設計は図面を引いて終わりではない。品質をチェックし、不具合があればカスタマイズしていかなくてはいけない。そのフィードバックがすぐに来るのは大きい。例えば設計は日本、生産は海外の工場ということであれば、組みあがった製品をチェックするために数日を要するということになる。そこから修正をして再度生産となれば当然多大な時間が必要になる。それがひとつにまとまっていれば迅速で柔軟な対応ができる。それは当然品質向上にもつながっていく。

現在は自動化推進チームに所属している冨樫直希は以前、福島でカーナビを生産する会社で生産設計をしていた経験があるが、そのときの体制と比較して「やっぱり設計と現場が近いというのはすごくいい環境」と答える。「実際に歩いていける距離、もっというと見えるところに現場があるわけです。だから現場からのフィードバックがはやいというのは当然なのですが、実は逆に設計側が生産現場のことを考えながら設計をするようになるんです。この双方向のコミュニケーションは、生産を円滑にする大きな要因だと思います」

「例えば、この箇所とこの箇所で同一のネジを使ってもらいたい、という細かな部分の声も現場からあがってきます」と話すのは生産技術チームの池田俊之だ。「ネジの種類が違えば、それだけミスが起きる可能性も増えてきます。そういったことは現場でしか実感できないことです。そういう細かなことが不具合をなくしていくことに確実につながっています」

 そうしてできあがっていった生産体制は汎用性を持っている。冨樫と同じく自動化推進チームに所属する小野寺星子(写真)は「マレーシアに導入したネジ締めの機械は効果が高く、品質が安定し、ミスの発生率が著しく下がったと報告を受けました」という。
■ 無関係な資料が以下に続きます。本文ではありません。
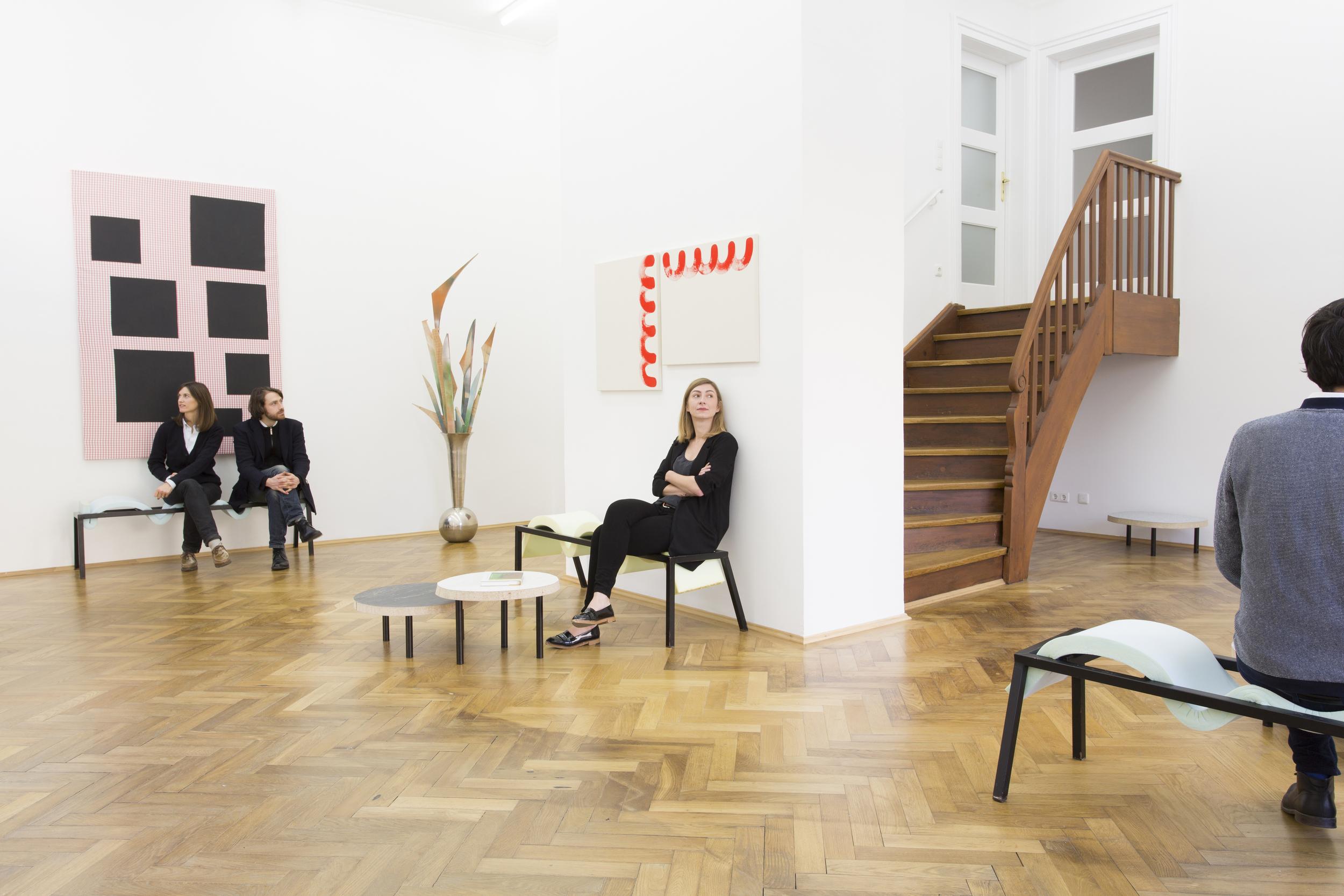 Elvire Bonduelle - waiting room #4 - installation view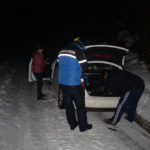 Trei adulți și doi minori, rămași blocați în zăpadă pe DN 67C – Transalpina, salvați de jandarmii montani și lucratori ai Salvamont Alba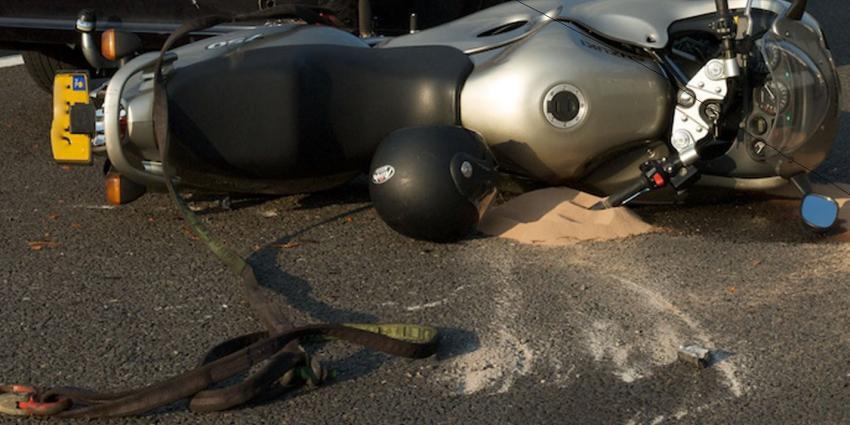Motorrijder overleden bij verkeersongeval Goesburg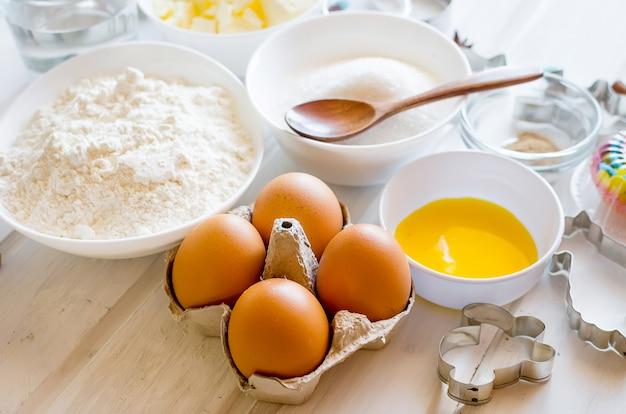 Ingredientes para hornear pan de jengibre o pastel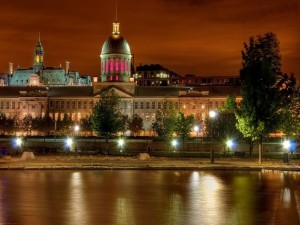 Postal: Vista nocturna del Mercado de Bonsecours, Montreal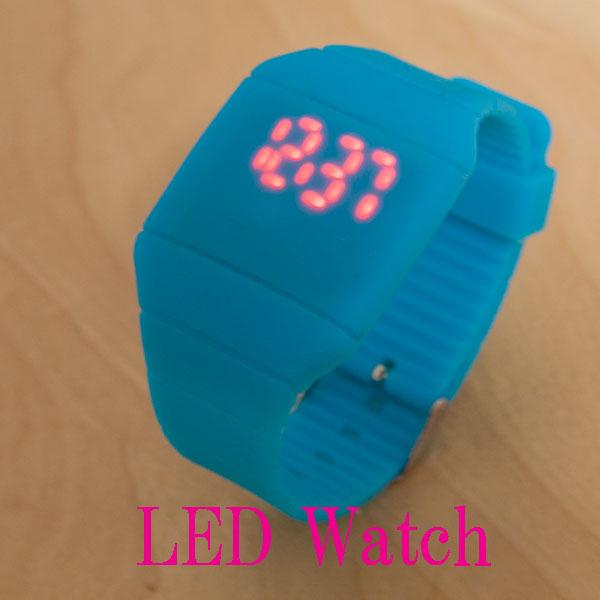 海外 売れ筋商品 激安 BEAMS 日本正規品 シリコンバンド ビビットカラー 送料無料LEDシリコンウォッチ 高額売筋 シリコン腕時計 ネオン 送料無料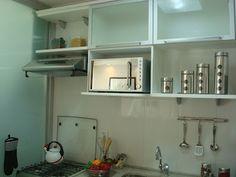 divisão de cozinha e lavanderia com vidro fosqueado
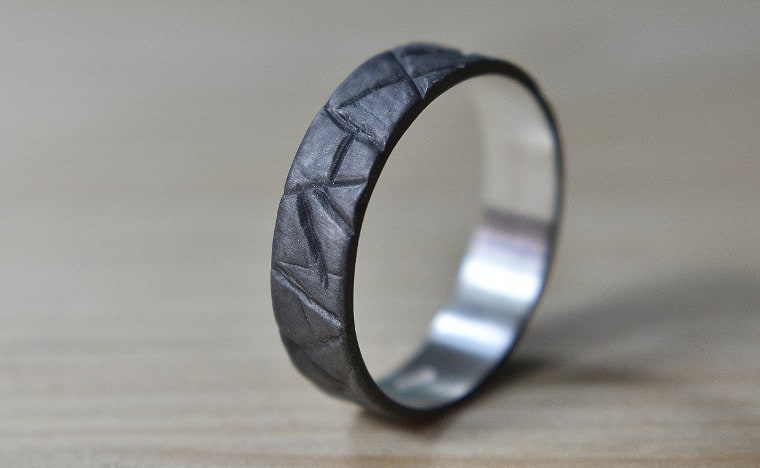 Rustic_black_ring_lrplana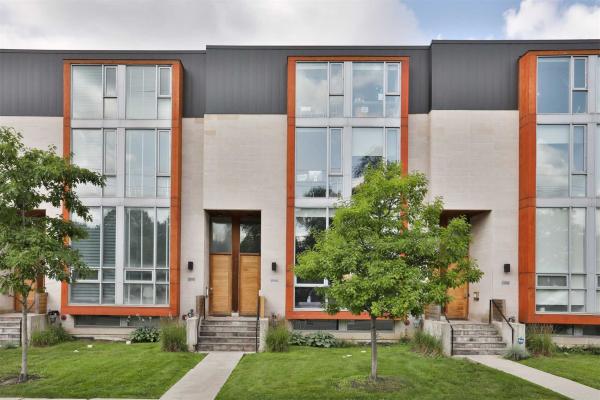 2958A Bayview Ave, Toronto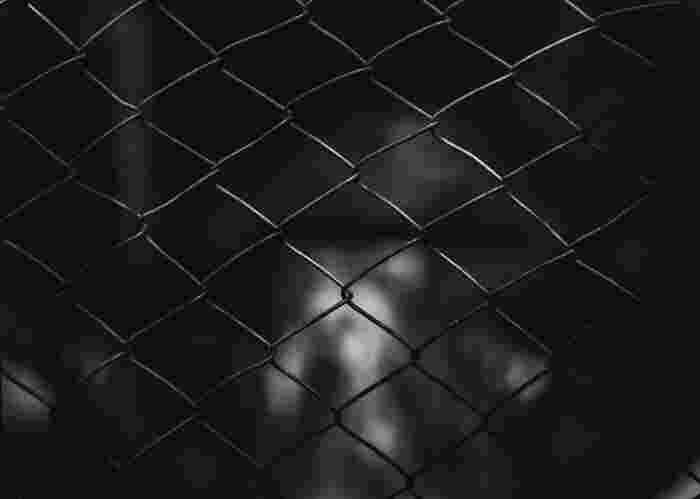 刑務所帰りに少女を拉致する主人公ビリーは愛を知らずに育った男。幼さが残りながらも愛情深い母性に溢れた少女レイラとの出会いにより、どこまでも不器用に生きるビリーの深い孤独にも変化が・・・。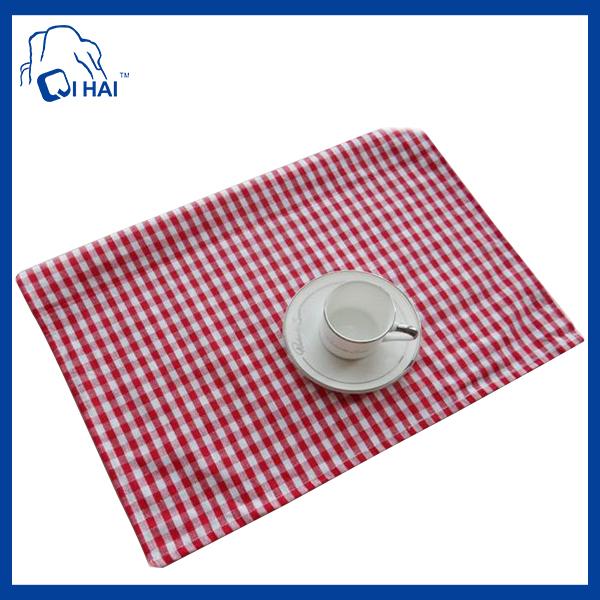 100% Simple Dinner Cotton Placemat (QHS44509)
小野寺は高校を卒業後、関東の大学へ進学。就職は地元山形でと考えていたが、学生時代に学んだ設計の仕事があるかどうか不安だったという。「庄内には生産工場がたくさんあるけども、設計などの仕事はやはり都心にあり、あまり庄内にはないイメージでした。しかし調べてみるとここに設計の仕事があったんです。それで応募して入社。しかも生産と近いからいろいろと学ぶことが多く、技術者としてある意味想像よりも学びが多く成長できる場所でした」

冨樫と小野寺が勤務するロボット開発室

小野寺らが開発した自動ネジ締め機

庄内から世界へ

 冨樫は無線機製造が専門的であることを指摘したうえでこういう。「専門的なノウハウが必要な製品ということは、経験も大きな価値です。そうなると経験知といった部分で、技術や知識が属人化するリスクもあります。それを解消するためにも設計、生産技術、現場と密なコミュニケーションをとれる環境は素晴らしい。会社としても部署をローテーションで回すようにするなどし、それぞれの立場からの考え方がわかるようにしてくれています」

人事によると、JVCケンウッド山形では定期的に配置ローテーションを行うという。別のワークフロー部分を学ぶことでより商品や技術についての理解度が高まり結果的に良いモノづくりへと繋がるだけでなく、ここで働く従業員のやりがいや成長にも繋がっていくそうだ。そうすることで従業員は能動的になり、自らのキャリアプランや目標を意識する社員が増えてきたとも言う。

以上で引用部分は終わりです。